» **Work required**
The pictures in the data below are to be omitted; all else must be duplicated exactly.

» **The input**
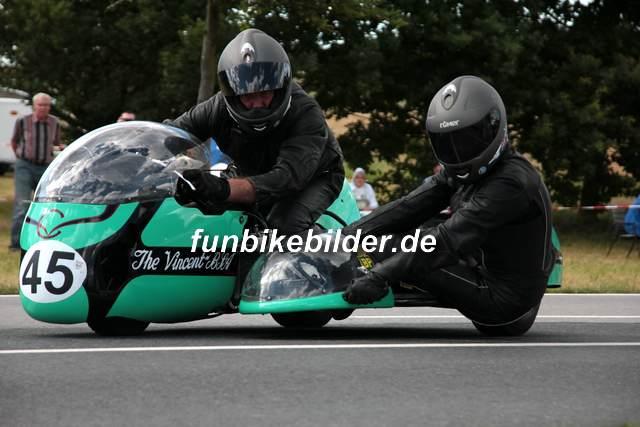 Zschorlauer Dreieckrennen 2015_0325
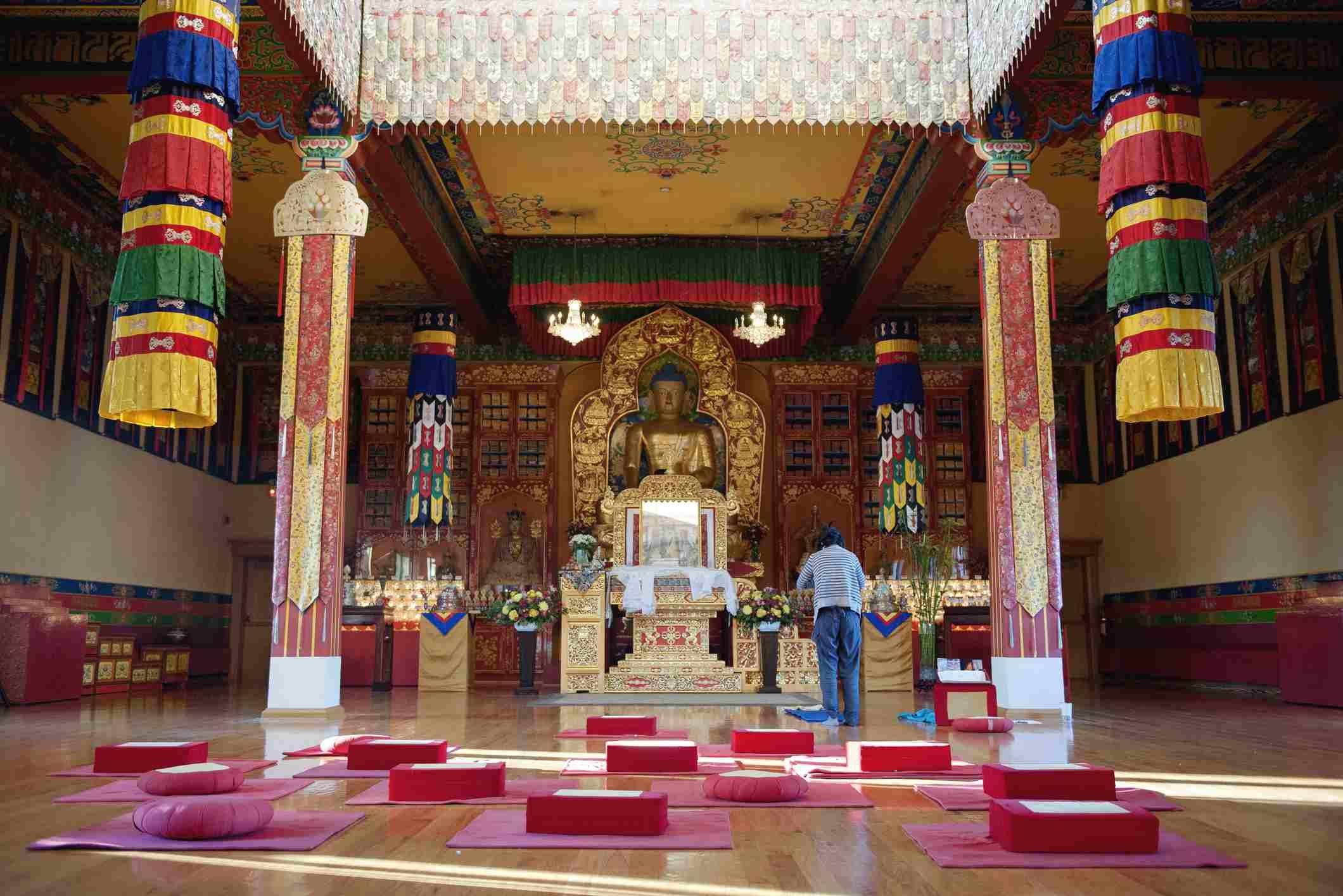 Shrine in Karma Triyana Dharmachakra Tibetan Buddhist Monastery, Woodstock, New York, USA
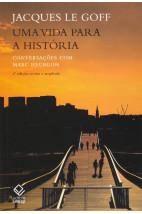 Uma vida para a história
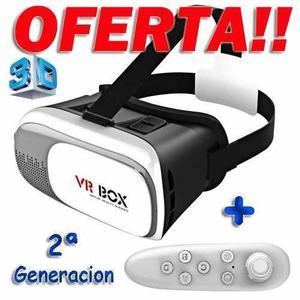 Lentes Realidad Virtual Vr Box 3d 2.0 Control Bluetooth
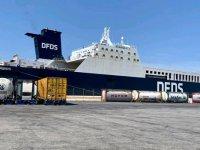 DFDS Akdeniz İş Birimi'nden yeni hat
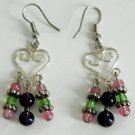 Multi-Color Heart & Bead Earrings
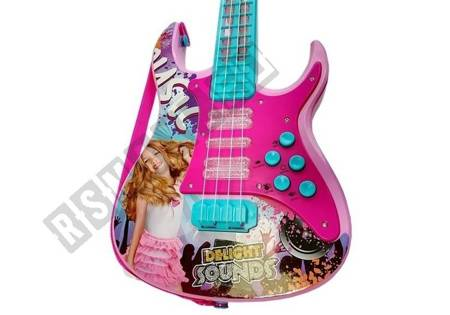 Zestaw Gitara z Mikrofonem Zestaw Karaoke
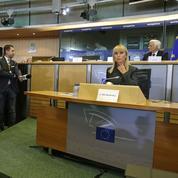 Pour créer le brevet européen, il aura fallu quarante ans…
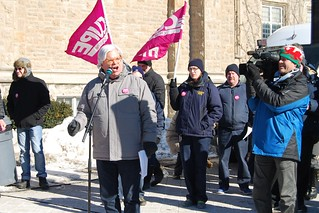 Rally and information picket at Queen's University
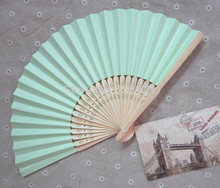 Free Shipping 10pcs/lot 21cm Pink Color Paper Hand Fan Wedding Party Favor Promotion Gift(China)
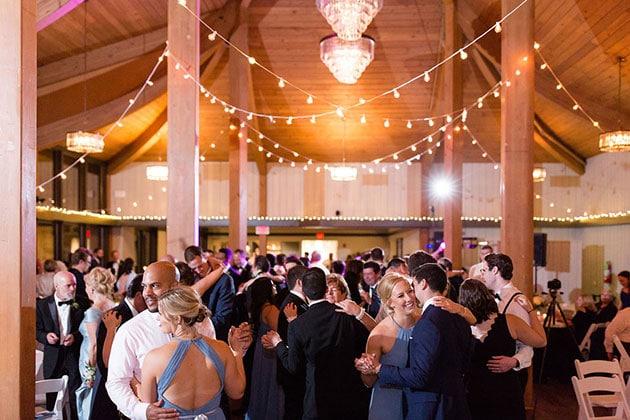 Dance Floor at Oak Brook Bath and Tennis Club Wedding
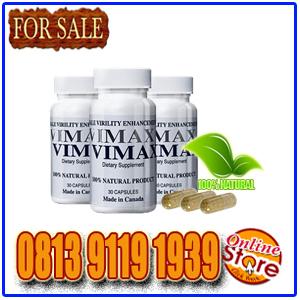 081391191939 jual vimax asli canada obat pembesar penis alami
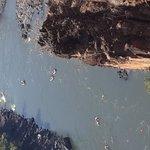 Zambezi River View from Room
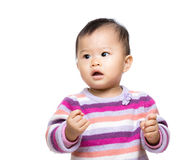 Little girl with arm fist Royalty Free Stock Photography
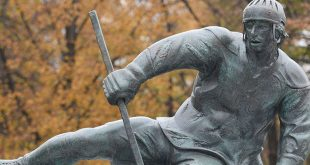 Работа года 2017. Отделение скульптуры Российской академии художеств.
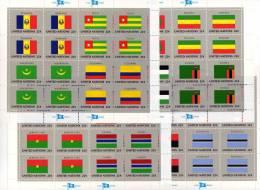 Kleinbogen Flaggen VII 1986 UNO New York 499/14+4KB ** 55€ ETHIOPIA Laos Obervolta Gambia Island Angola Flag Sheet Bf UN - Haute-Volta (1958-1984)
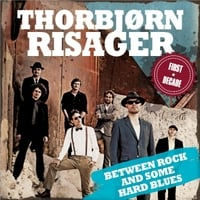 Thorbjørn Risager | Between Rock and Some Hard Blues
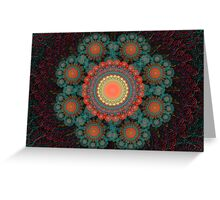 Julian kaleidoscope Greeting Card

» **Output**
 Zschorlauer Dreieckrennen 2015_0325
 Shrine in Karma Triyana Dharmachakra Tibetan Buddhist Monastery, Woodstock, New York, USA
 Uma vida para a história
 Lentes Realidad Virtual Vr Box 3d 2.0 Control Bluetooth
 DFDS Akdeniz İş Birimi'nden yeni hat
 Multi-Color Heart & Bead Earrings
 Zestaw Gitara z Mikrofonem Zestaw Karaoke
 Pour créer le brevet européen, il aura fallu quarante ans…
 Rally and information picket at Queen's University
 Free Shipping 10pcs/lot 21cm Pink Color Paper Hand Fan Wedding Party Favor Promotion Gift(China)
 Dance Floor at Oak Brook Bath and Tennis Club Wedding
 081391191939 jual vimax asli canada obat pembesar penis alami
 Zambezi River View from Room
 Little girl with arm fist Royalty Free Stock Photography
 Работа года 2017. Отделение скульптуры Российской академии художеств.
 Kleinbogen Flaggen VII 1986 UNO New York 499/14+4KB ** 55€ ETHIOPIA Laos Obervolta Gambia Island Angola Flag Sheet Bf UN - Haute-Volta (1958-1984)
 Thorbjørn Risager | Between Rock and Some Hard Blues
 Julian kaleidoscope Greeting Card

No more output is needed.